Repeat word for word the part of the passage on the US auto industry between "The overcapacity plaguing" and "three years ago.", inclusive.

## Start TEXT PROVIDED

It’s a situation that promises to put a damper on the North American International Auto Show in Detroit this week, the last to be held in January. In a bid to reestablish relevance, the conclave is moving to June next year and will be reimagined as a chance for show-goers to drive new models in warm weather. The dealers who organise the show hope the format will entice dropouts — a group that now includes Mercedes, BMW and Audi — to return.

An optimist might seek solace in the better-than-expected profit prediction issued Friday by General Motors. But a deeper look at the numbers reveals that the biggest contribution to the company’s rosy forecast was it plans to close five North American plants, which it said will help boost profit this year by as much as $2.5 billion.

The overcapacity plaguing US automakers is the equivalent of 10 excess plants, which would account for at least 20,000 jobs directly, and thousands more as it ripples through the suppliers and support services to the massive industry. 

One strategy for dealing with the collapsing market has been to stuff unwanted sedans into rental lots and other commercial fleets. That has only delayed today’s capacity crisis. Those lower-profit fleet sales have inflated the market, keeping US vehicle deliveries above 17 million for the last four years, even as sales to retail customers peaked three years ago.

## End TEXT PROVIDED
## Start INFORMATION SUPPLIED

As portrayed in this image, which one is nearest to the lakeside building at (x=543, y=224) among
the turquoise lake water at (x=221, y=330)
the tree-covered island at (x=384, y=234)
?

## End INFORMATION SUPPLIED

- FINAL RESULT:
The overcapacity plaguing US automakers is the equivalent of 10 excess plants, which would account for at least 20,000 jobs directly, and thousands more as it ripples through the suppliers and support services to the massive industry. 

One strategy for dealing with the collapsing market has been to stuff unwanted sedans into rental lots and other commercial fleets. That has only delayed today’s capacity crisis. Those lower-profit fleet sales have inflated the market, keeping US vehicle deliveries above 17 million for the last four years, even as sales to retail customers peaked three years ago.